**Your objective:** Which of the lines below hold the word "fraud"? Pull each of them out.

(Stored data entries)
--- START ---

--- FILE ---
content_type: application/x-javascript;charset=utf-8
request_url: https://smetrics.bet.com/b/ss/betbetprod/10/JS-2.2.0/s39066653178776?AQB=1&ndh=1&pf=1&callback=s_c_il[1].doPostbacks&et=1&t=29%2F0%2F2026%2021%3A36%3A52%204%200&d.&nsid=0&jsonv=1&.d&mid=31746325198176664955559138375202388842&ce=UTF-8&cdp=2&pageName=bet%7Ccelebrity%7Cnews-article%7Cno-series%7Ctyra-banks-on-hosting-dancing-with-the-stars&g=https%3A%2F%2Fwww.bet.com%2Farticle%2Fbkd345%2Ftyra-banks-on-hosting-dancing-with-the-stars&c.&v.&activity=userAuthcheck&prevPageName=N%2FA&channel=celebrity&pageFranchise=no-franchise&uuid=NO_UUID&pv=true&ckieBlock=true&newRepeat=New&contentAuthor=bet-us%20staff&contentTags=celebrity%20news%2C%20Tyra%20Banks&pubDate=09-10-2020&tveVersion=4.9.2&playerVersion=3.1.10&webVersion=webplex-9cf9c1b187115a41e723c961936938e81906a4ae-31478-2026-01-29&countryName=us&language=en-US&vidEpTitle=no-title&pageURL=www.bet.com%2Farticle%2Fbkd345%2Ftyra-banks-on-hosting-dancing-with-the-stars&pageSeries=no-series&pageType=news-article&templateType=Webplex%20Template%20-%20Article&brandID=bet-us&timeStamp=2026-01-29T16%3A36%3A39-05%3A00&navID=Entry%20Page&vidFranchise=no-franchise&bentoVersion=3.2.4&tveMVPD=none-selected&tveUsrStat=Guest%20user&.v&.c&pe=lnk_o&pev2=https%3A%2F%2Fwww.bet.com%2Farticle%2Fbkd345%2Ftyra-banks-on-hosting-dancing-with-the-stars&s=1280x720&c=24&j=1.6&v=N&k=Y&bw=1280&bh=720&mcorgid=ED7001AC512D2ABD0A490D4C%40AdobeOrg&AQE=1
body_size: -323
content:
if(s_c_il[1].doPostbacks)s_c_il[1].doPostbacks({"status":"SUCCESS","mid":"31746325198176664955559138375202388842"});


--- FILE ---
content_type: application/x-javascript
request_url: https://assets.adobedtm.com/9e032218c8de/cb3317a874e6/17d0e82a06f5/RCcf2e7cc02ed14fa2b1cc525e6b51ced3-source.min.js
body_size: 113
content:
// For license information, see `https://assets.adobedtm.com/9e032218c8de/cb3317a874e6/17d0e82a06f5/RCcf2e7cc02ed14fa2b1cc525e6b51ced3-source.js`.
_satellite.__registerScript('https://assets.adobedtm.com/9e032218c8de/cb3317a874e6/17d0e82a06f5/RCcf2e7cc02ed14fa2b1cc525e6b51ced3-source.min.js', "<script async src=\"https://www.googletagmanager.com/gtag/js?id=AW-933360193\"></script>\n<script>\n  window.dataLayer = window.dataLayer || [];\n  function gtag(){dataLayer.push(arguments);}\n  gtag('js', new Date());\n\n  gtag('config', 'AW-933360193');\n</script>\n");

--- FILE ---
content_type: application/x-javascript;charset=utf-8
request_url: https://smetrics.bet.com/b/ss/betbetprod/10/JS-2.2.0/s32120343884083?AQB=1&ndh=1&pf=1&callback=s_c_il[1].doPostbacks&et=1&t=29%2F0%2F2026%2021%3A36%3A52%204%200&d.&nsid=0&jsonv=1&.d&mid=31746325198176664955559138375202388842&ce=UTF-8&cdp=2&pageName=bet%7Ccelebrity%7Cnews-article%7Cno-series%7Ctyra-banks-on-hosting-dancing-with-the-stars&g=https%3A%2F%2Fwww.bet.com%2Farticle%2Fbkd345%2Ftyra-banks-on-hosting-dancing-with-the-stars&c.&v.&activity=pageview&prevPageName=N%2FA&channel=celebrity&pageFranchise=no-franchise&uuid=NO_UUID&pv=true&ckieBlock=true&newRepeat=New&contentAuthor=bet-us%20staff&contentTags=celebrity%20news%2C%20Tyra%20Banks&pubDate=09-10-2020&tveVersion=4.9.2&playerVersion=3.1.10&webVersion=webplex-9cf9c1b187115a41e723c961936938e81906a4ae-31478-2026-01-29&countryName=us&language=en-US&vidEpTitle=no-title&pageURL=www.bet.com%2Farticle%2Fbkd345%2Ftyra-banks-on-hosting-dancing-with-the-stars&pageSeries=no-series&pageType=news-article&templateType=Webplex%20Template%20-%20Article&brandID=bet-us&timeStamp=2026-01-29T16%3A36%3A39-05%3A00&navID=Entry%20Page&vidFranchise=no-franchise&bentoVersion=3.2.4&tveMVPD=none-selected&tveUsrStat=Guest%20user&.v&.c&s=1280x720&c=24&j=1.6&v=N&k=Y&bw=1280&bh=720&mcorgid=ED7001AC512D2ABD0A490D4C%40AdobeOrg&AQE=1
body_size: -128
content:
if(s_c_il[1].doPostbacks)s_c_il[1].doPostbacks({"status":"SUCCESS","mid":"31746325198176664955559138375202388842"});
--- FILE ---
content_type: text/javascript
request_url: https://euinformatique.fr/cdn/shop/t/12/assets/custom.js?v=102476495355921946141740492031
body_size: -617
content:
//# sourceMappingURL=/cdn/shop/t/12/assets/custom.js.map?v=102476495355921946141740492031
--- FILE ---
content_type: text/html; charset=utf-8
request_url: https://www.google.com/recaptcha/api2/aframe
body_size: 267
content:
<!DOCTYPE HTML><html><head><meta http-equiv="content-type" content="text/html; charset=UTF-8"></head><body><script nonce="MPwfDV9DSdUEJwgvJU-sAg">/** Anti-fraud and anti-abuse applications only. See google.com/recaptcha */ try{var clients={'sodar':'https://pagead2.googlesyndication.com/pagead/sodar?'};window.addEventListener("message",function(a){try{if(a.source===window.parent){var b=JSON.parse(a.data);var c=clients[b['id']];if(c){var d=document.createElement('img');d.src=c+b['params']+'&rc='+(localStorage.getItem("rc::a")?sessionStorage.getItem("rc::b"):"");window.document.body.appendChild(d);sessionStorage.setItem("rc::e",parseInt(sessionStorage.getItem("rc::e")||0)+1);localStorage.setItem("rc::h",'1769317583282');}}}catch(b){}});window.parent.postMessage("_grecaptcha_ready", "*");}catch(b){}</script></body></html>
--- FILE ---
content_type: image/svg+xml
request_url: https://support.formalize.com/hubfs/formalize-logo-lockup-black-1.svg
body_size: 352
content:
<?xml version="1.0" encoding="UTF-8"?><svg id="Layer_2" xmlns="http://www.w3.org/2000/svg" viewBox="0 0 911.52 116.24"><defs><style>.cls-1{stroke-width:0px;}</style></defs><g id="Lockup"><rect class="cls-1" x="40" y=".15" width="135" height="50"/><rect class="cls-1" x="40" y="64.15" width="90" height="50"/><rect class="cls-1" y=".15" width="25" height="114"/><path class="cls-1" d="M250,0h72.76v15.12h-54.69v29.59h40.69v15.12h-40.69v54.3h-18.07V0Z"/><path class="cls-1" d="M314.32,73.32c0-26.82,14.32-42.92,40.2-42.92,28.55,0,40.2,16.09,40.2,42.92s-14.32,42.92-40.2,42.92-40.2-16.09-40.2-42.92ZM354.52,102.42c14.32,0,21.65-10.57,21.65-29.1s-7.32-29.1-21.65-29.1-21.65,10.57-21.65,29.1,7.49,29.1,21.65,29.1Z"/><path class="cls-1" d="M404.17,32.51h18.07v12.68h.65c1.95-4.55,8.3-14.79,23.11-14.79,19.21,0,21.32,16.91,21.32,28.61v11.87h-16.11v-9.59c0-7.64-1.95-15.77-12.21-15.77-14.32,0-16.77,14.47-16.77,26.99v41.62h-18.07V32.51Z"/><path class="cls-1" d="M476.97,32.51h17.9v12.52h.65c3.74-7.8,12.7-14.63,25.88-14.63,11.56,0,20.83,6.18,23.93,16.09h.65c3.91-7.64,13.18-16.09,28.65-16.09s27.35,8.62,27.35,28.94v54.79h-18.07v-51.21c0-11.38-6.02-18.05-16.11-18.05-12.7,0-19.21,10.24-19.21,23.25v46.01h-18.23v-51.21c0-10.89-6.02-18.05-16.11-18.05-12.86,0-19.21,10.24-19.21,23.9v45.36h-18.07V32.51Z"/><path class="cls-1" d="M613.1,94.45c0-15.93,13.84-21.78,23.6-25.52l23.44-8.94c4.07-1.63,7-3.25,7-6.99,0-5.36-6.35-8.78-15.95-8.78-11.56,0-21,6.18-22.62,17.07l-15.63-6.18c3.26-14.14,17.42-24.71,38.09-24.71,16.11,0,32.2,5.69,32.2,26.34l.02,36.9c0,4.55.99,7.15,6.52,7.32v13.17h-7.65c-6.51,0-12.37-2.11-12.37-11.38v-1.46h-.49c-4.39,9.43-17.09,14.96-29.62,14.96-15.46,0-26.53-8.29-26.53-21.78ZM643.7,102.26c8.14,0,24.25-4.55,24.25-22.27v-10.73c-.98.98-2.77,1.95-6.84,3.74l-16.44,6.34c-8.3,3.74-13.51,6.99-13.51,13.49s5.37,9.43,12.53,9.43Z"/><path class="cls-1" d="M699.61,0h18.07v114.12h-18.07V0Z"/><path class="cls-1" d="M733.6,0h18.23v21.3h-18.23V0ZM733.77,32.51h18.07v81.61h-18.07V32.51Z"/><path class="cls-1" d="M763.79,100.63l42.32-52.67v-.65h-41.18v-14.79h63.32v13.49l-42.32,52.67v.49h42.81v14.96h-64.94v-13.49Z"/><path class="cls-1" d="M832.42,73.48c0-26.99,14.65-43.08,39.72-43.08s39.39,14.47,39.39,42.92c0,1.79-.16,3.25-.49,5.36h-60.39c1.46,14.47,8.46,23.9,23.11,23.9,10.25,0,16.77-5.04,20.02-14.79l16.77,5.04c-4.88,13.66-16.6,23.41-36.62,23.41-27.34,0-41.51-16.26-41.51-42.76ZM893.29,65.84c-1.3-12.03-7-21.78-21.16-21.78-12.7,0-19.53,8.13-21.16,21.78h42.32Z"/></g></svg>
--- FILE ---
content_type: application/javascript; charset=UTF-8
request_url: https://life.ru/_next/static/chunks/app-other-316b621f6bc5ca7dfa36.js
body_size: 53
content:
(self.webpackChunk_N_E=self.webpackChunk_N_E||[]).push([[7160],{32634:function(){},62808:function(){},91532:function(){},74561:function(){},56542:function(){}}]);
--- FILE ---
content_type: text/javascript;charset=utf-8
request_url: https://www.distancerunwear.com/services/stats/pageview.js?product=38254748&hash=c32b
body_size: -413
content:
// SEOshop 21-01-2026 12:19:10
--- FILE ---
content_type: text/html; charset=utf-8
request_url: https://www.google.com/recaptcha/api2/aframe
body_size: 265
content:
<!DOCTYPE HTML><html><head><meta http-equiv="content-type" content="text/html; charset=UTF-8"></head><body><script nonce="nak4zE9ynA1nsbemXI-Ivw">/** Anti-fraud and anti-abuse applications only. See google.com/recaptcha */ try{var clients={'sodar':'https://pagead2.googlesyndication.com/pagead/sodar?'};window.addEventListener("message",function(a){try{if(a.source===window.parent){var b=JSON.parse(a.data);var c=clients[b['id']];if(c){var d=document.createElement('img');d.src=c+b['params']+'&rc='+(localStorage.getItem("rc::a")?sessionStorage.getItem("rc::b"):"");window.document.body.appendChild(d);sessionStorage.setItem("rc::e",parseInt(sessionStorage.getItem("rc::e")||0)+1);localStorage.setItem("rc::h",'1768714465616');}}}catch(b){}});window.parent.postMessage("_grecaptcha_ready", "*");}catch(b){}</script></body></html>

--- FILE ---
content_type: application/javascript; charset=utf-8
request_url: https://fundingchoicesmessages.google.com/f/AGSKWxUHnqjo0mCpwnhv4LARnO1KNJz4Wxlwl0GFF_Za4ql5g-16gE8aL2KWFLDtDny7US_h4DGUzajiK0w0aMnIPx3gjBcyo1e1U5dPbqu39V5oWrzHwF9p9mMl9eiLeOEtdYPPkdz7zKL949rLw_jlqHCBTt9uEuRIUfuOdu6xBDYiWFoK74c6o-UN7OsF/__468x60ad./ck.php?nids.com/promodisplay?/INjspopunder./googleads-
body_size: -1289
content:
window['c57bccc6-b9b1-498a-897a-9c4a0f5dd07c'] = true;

--- END ---

**Response to this task:**
<!DOCTYPE HTML><html><head><meta http-equiv="content-type" content="text/html; charset=UTF-8"></head><body><script nonce="MPwfDV9DSdUEJwgvJU-sAg">/** Anti-fraud and anti-abuse applications only. See google.com/recaptcha */ try{var clients={'sodar':'https://pagead2.googlesyndication.com/pagead/sodar?'};window.addEventListener("message",function(a){try{if(a.source===window.parent){var b=JSON.parse(a.data);var c=clients[b['id']];if(c){var d=document.createElement('img');d.src=c+b['params']+'&rc='+(localStorage.getItem("rc::a")?sessionStorage.getItem("rc::b"):"");window.document.body.appendChild(d);sessionStorage.setItem("rc::e",parseInt(sessionStorage.getItem("rc::e")||0)+1);localStorage.setItem("rc::h",'1769317583282');}}}catch(b){}});window.parent.postMessage("_grecaptcha_ready", "*");}catch(b){}</script></body></html>
<!DOCTYPE HTML><html><head><meta http-equiv="content-type" content="text/html; charset=UTF-8"></head><body><script nonce="nak4zE9ynA1nsbemXI-Ivw">/** Anti-fraud and anti-abuse applications only. See google.com/recaptcha */ try{var clients={'sodar':'https://pagead2.googlesyndication.com/pagead/sodar?'};window.addEventListener("message",function(a){try{if(a.source===window.parent){var b=JSON.parse(a.data);var c=clients[b['id']];if(c){var d=document.createElement('img');d.src=c+b['params']+'&rc='+(localStorage.getItem("rc::a")?sessionStorage.getItem("rc::b"):"");window.document.body.appendChild(d);sessionStorage.setItem("rc::e",parseInt(sessionStorage.getItem("rc::e")||0)+1);localStorage.setItem("rc::h",'1768714465616');}}}catch(b){}});window.parent.postMessage("_grecaptcha_ready", "*");}catch(b){}</script></body></html>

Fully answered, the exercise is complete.